# Hi from Detroit



## Thadanator (Aug 11, 2007)

Name's Thaddeus. I'm from detroit, Michigan.

I bought 2 oothecas from a gardening store, which just hatched 6 days ago.

I know almost nothing about insects however I have nothing against learning.

I myself am going to collage for engineering and/or computer programming.

Quite a site you guys have here.


----------



## robo mantis (Aug 11, 2007)

Welcome


----------



## hibiscusmile (Aug 12, 2007)

Hello and welcome Michigan, We already met in another part of the forum, Enjoyed reading your posts! :wink:


----------



## Rick (Aug 12, 2007)

Welcome. Introducing yourself is always a good idea. You wouldn't walk up to a group of people you don't know and just insert yourself in their group without introducing yourself first. :wink:


----------



## Deutschherper (Aug 12, 2007)

Welcome.


----------



## Thadanator (Aug 12, 2007)

I only said that because I felt bad that I didn't in the first place. I didn't know what kind of community you had. Most places wouldn't give have a who I am.


----------



## Deutschherper (Aug 12, 2007)

> I only said that because I felt bad that I didn't in the first place. I didn't know what kind of community you had. Most places wouldn't give have a who I am.


We're not one of those communities, right mantid lovers?


----------



## Rick (Aug 12, 2007)

> I only said that because I felt bad that I didn't in the first place. I didn't know what kind of community you had. Most places wouldn't give have a who I am.


Well we want to know who is joining our group. Just a little about the person is all we want to know.


----------



## OGIGA (Aug 14, 2007)

Welcome, Thaddeus!


----------

* What to produce: Which distinct usernames appear as posters in the forum thread above?

* Material supplied:
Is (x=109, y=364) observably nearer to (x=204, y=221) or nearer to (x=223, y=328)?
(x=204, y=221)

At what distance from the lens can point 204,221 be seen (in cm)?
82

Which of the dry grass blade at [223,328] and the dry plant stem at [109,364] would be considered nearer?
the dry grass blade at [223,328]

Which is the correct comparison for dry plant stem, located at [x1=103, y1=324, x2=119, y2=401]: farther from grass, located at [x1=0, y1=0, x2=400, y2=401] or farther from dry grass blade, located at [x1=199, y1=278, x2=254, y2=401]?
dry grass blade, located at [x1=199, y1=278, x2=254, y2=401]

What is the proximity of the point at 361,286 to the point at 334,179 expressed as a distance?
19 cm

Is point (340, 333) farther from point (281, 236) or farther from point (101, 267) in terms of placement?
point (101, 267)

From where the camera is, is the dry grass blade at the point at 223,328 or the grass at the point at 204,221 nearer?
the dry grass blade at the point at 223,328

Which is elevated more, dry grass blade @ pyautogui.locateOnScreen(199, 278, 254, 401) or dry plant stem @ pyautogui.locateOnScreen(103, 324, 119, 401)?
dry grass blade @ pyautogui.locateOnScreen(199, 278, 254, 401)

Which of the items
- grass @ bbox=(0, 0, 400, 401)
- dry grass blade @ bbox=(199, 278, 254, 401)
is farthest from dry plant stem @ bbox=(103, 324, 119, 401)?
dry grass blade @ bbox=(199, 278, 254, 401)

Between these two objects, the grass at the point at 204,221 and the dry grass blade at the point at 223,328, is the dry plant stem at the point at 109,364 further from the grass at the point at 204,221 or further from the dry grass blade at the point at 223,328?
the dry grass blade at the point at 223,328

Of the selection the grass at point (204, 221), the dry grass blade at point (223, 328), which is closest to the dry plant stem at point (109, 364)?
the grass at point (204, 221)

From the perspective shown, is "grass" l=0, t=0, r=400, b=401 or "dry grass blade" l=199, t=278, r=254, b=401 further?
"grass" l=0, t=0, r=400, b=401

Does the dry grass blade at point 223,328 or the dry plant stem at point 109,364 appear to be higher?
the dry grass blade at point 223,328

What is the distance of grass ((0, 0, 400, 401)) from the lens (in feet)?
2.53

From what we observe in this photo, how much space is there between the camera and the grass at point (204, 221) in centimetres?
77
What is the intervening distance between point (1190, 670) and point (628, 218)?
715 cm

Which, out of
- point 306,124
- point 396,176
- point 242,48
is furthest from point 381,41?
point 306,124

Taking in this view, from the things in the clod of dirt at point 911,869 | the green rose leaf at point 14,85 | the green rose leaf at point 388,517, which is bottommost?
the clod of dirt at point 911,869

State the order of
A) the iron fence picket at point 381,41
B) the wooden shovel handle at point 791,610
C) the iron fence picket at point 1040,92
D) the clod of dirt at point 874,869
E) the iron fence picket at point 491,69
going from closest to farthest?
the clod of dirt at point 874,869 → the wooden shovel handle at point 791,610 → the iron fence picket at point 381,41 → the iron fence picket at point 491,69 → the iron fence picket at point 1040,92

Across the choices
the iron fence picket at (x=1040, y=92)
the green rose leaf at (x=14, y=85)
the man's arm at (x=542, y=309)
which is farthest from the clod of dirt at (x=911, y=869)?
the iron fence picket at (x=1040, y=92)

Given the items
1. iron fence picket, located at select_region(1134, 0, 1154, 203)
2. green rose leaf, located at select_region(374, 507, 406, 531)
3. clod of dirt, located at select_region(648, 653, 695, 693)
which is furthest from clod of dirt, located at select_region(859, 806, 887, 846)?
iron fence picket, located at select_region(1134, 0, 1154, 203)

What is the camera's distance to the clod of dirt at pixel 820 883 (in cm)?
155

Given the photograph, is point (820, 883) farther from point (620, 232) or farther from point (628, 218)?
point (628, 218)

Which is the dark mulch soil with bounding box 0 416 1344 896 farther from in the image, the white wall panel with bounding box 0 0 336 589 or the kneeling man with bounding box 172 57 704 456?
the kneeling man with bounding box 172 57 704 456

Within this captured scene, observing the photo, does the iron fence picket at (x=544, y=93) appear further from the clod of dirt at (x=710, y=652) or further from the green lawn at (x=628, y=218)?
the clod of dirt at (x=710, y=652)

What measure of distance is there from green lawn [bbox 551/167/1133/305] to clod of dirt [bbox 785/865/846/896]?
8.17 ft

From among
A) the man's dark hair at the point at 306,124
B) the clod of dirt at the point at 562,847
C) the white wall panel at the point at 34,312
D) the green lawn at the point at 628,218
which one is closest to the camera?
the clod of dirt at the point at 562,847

* Expected answer: Thadanator, robo mantis, hibiscusmile, Rick, Deutschherper, OGIGA